First edition. Very rare. This early work related to the Great Game describes one of the first Russian travels to the Khanate of Kokand, which was little known before. The first edition quickly became a rarity in Russia; the second commented edition was published only in 1968.

The book was written by Filipp Nazarov, a translator of the Special Siberian Corps of the Russian army. He graduated from the Asiatic School in Omsk, which prepared secretaries and translators for the Siberian administration, and since 1804 he worked as a translator on the Central Asian frontier of the Tobolsk province. In 1813 Nazarov was sent to Kokand in order to settle the incident of the murder of a Kokand ambassador who had been killed in the Russian-Kazakh border town Petropavlovsk while returning home from Saint Petersburg. Accompanied by a caravan of Russian merchants and laden with gifts to the Khan of Kokand from the Russian Emperor, Nazarov departed from Omsk in May 1813. He proceeded to Petropavlovsk, Suzak, Chimkent (modern Shymkent, all three are now in Kazakhstan), Tashkent and Kokand (both now in Uzbekistan), stayed in the Fergana Valley for about a year, and returned to Russia via Ura-Tube (modern Istaravshan) and Khujand (both now in Tajikistan). His travel notes include detailed and sometimes romantic descriptions of the regions he passed, brief historical overview of the Khanate of Kokand, notes on the administration system, trade, manners and customs, sports, music of the local people et al. Nazarov’s testimony about Kazakh, Uzbek and Tajik people is especially valuable due to his fluency in the Turkic languages.

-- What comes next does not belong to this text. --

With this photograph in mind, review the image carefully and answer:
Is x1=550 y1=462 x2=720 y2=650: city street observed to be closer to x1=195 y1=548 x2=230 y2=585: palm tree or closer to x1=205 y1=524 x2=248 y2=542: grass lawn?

The dedication leaf honors Count Nikolay Rumiantsev (1754-1826) who sponsored the publication of the Zapiski. Rumyantsev was Russian Foreign Minister and Imperial Chancellor, a prominent patron of arts, collector and bibliophile. His book and manuscript collection became the nucleus of the future Russian State Library. Rumiantsev sponsored the Krusenstern’s circumnavigation of 1803-1806, and the 1815-1818 circumnavigation under command of Otto von Kotzebue.

Worldcat locates only six paper copies (Stanford, Library of Congress, Columbia, Harvard, School of Oriental and African Studies of the University of London, Berlin State Library).